Lez Miserable: "Here's my second coming out: I hate music festivals"

Live music is great. But you know what's also great? Bands not sounding like they’re shouting into saucepans.

With light seeping in from outside, I can just about see my breath in front of me. My head is a pulsating hurt orb. Need painkillers. Now. Torch in mouth, I rummage around the tent, through bags of fermented socks. So many socks. No sign of pills. I think they’re socks now. Everything is socks. I drop the torch (my only non-sock possession) and sit in the dark with my head in my hands. Then the shivering starts. Uncontrollable shivering. I need to put on more layers, but I only have socks. I put socks on my hands. It’s a start. Swampy water has seeped in from somewhere and my sleeping bag is a giant, flaccid slug. The wind carries in the stench of raw sewage. Then come the Outside People. Grotesque human/traffic cone hybrids, silhouetted against the walls of my tent. They’re shouting something about burgers. Sweet Jesus: they’re hungry.

What kind of post-apocalyptic, dystopian nightmare is this? One I paid nearly £200 for, actually. The gangrenous trench foot-like smell of festival season is beginning to pollute the air. And I’ve realised that it’s about time I stop telling my friends that I’d love to go with them to Beefstival/Dick Party/Green Bidet. So here’s my second coming out: I hate music festivals.

One day, when I was seven, a filth-encrusted spectre waded in through the door. It spoke little and when it did, it was in grunts. Its hair was matted, its eyes were glazed and reddish. It was only when my mum addressed The Thing as “Ruth” that I realised it was my big sister. I learnt that she’d returned from something called “Glastonbury”. I vowed never to go there.

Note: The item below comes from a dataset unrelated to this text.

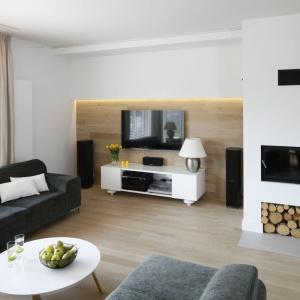 Biały kominek z dwom schowkami na drewno zamontowano tuż przy ścianie z telewizorem. Projekt: Małgorzata Galewska. Fot. Bartosz Jarosz.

But I eventually forgot about my sister’s haunting, post-Glasto thousand yard stare. Nine years later, I went to my first festival. And my God did I pretend to love it. I pretended so hard, in fact, that I continued to go to festivals for many years. See, festivals have us all by the balls. Their organisers and sponsors have come up with a genius business model where they get young people with low self-esteem to spend hundreds of their parents’ pounds on living like medieval peasants for a weekend – wallowing in actual faeces – while vehemently declaring that they’re having “OMIGOD-THE-BEST-TIME-EVERRRRR”.

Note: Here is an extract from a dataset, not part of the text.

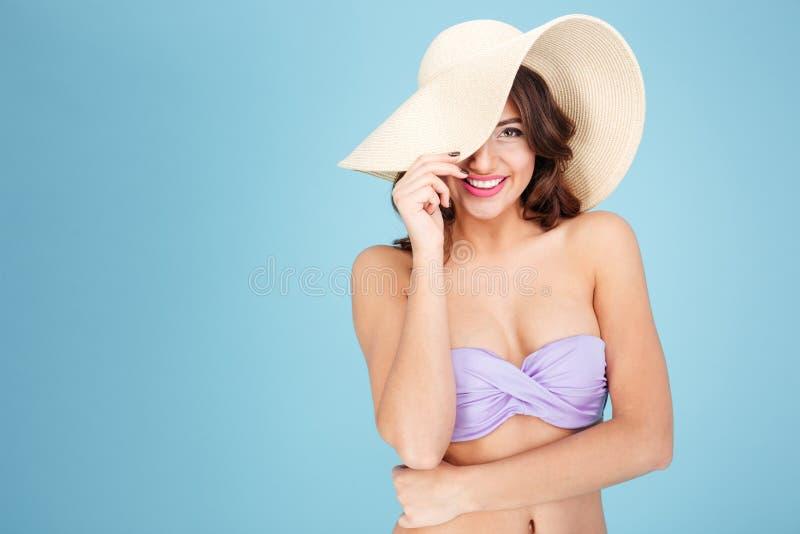 Νέα όμορφη γυναίκα σε ένα καπέλο και ένα μαγιό παραλιών στοκ φωτογραφία
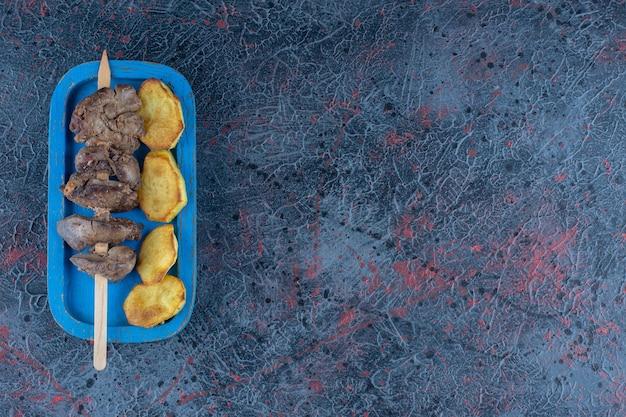 Синяя деревянная доска жареного картофеля с мясом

But what about the music? Sure, I love hearing live bands. You know what else I love? Them not sounding like they’re shouting into saucepans. Let’s face it; outdoor gigs sound atrocious. Imagine an hour of saucepan shouting. Imagine seven hours of saucepan shouting. Imagine three freaking days of saucepan shouting. Throw in some rancid, ersatz falafel and an armpit-load of anonymous bodily fluids and you have yourself a festival. Plus, in one of this year’s viral videos, attendees at the Californian festival Coachella-goers feign  interest in bands that don’t exist. This just goes to show that a lot of festival-goers don’t even know what they’re doing there – “Music? Yeah, great, I guess. I like that band with the guitars.”

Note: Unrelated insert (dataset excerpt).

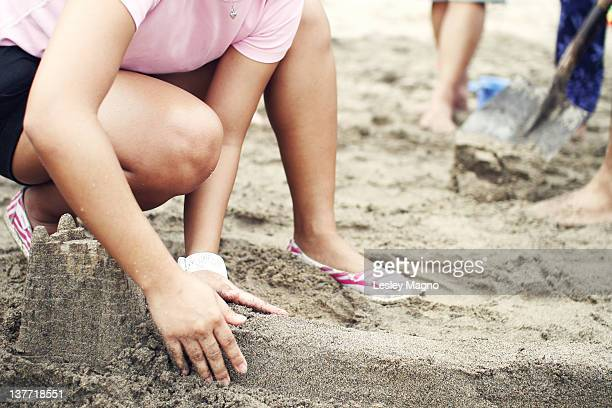 Girl trying to build sand castle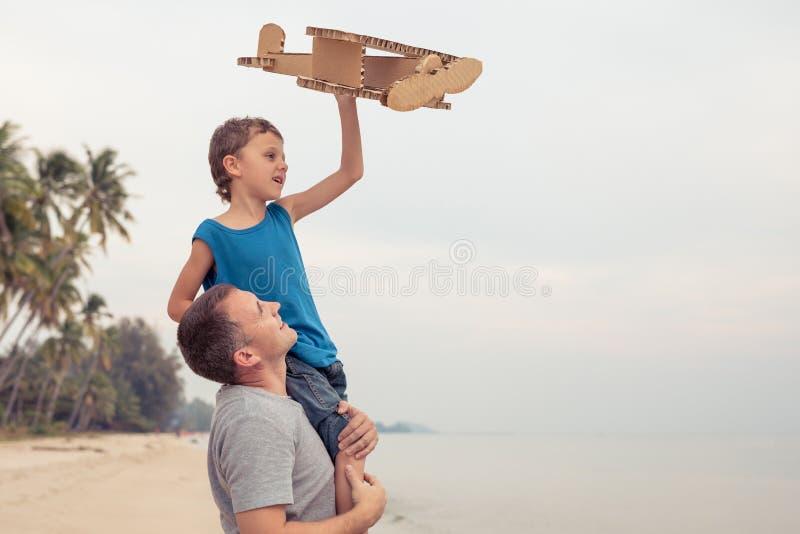 Fader och son som spelar med pappleksakflygplanet royaltyfri fotografi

These people have been inexplicably lured into a three-day-long masochism fest, worthy of de Sade. I’m beginning to wonder if festivals are manifestations of middle class guilt. Therapeutic weekend-long sessions in which we abandon comfort, in order to feel slightly better about spending £6.99 on single loaves of quinoa bread.  What results is an uncanny circus of young humans in animal onesies and “aren’t I adorably ditsy” flower headbands; each and every one of them pretending to have a fantastic time. To be fair, I hear that the ones on enough MDMA to get a giraffe doing the Harlem Shake are genuinely enjoying themselves. Isn’t it telling that in order to have real-life fun at a festival, you need to self-medicate with a delicious cocktail of class As? For me, drug-taking usually culminates in curling into a foetal position and/or being convinced that Robin Williams is going to murder me. So no help there.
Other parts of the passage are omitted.